DIRECTIVE 1
In the text on the revised WOTUS rule, list the single-word sentiments named in its opening line.
DIRECTIVE 2
Transcribe the text on the revised WOTUS rule from "In addition, the" up to and including "the WOTUS rule.".

TEXT SEGMENT
=======

Disappointment. Concern. Unease. Frustration. 

Those are among sentiments expressed by agricultural groups after the Environmental Protection Agency (EPA) and Army Corps of Engineers released a revision to the definition of Waters of the United States (WOTUS) on Aug. 29. 

Under the Revised WOTUS Rule, intrastate wetlands are jurisdictional only if they have a “continuous surface connection” to traditional navigable water. The EPA removed the “significant nexus” test, which had been used to determine when waters or wetlands are covered by the Clean Water Act. This test was declared unconstitutional by the U.S. Supreme Court in May after being the subject of intense opposition and litigation for nearly a decade.

In addition, the most recent revision clarifies wetlands are not defined as adjacent or jurisdictional in the Clean Water Act solely because they are “bordering, contiguous or neighboring” or separated from other waters by manmade barriers.

The “significant nexus” standard was the main point of contention in a lawsuit brought by property owners Michael and Chantell Sackett, an Idaho couple who had said they should not be required to obtain expensive federal permits to build on their property that lacked any navigable water. After the Supreme Court sided with the Sacketts and overturned this definition of wetlands, the administration was required to reconsider what is covered under the WOTUS rule.

=======

RECORDED DATA
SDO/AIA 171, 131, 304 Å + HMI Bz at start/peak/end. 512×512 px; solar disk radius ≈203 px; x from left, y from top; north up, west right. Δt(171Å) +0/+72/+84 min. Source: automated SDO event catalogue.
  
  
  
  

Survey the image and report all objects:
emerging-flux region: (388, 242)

=======

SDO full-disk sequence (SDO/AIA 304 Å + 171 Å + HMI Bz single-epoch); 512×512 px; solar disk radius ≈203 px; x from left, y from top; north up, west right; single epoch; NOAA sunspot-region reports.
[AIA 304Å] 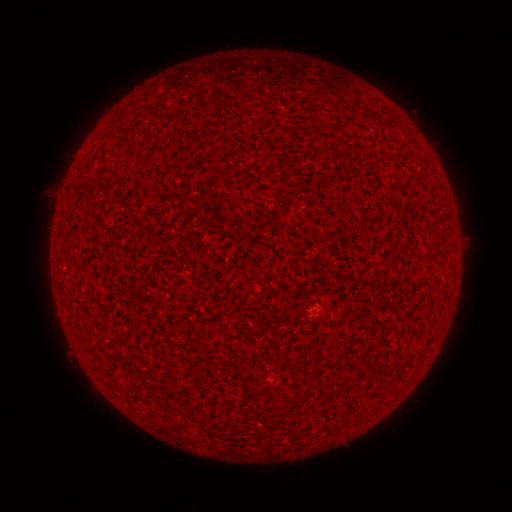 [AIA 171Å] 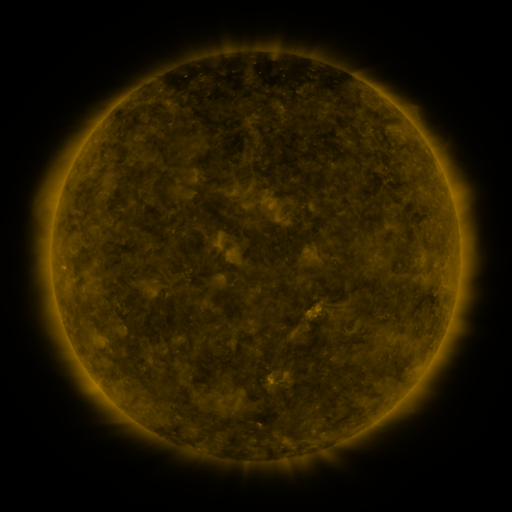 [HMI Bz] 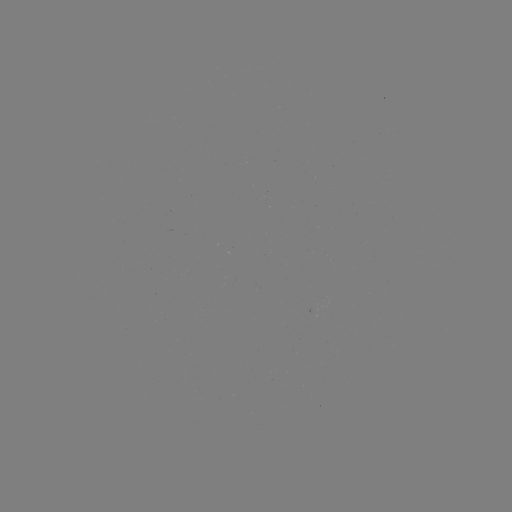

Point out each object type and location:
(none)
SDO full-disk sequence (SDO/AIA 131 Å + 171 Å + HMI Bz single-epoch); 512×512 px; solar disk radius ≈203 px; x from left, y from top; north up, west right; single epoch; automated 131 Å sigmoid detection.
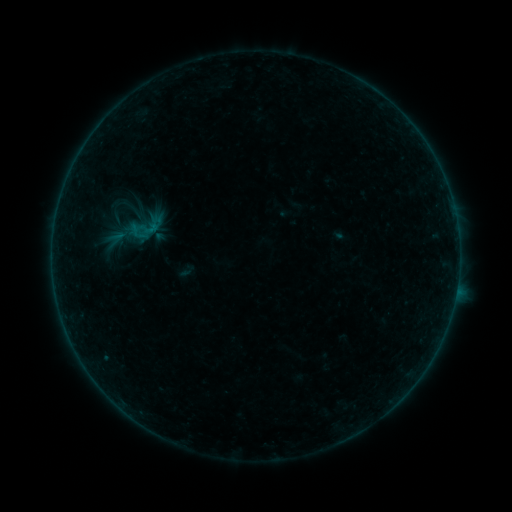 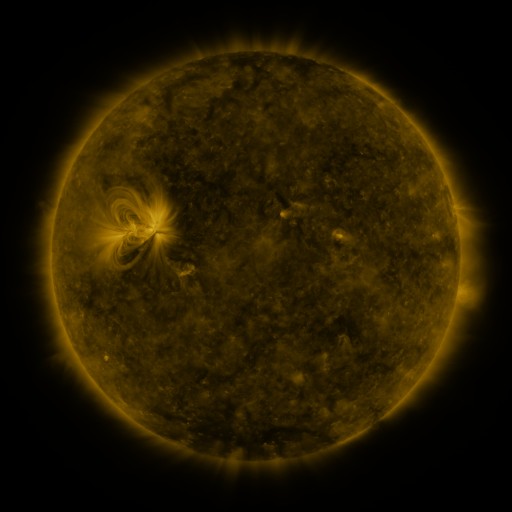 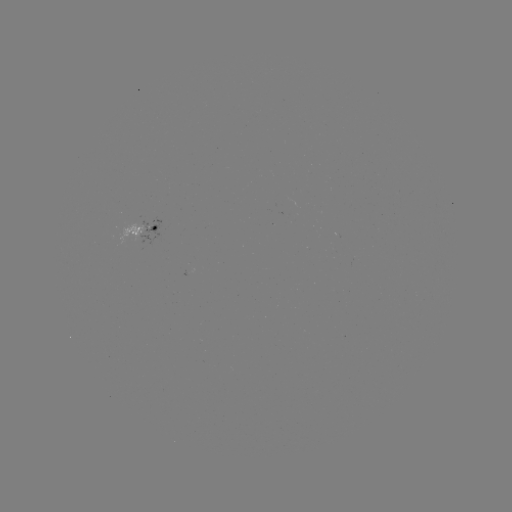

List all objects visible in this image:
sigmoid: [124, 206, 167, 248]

=======

TASK RESPONSE 1
Disappointment, Concern, Unease, Frustration

TASK RESPONSE 2
In addition, the most recent revision clarifies wetlands are not defined as adjacent or jurisdictional in the Clean Water Act solely because they are “bordering, contiguous or neighboring” or separated from other waters by manmade barriers.

The “significant nexus” standard was the main point of contention in a lawsuit brought by property owners Michael and Chantell Sackett, an Idaho couple who had said they should not be required to obtain expensive federal permits to build on their property that lacked any navigable water. After the Supreme Court sided with the Sacketts and overturned this definition of wetlands, the administration was required to reconsider what is covered under the WOTUS rule.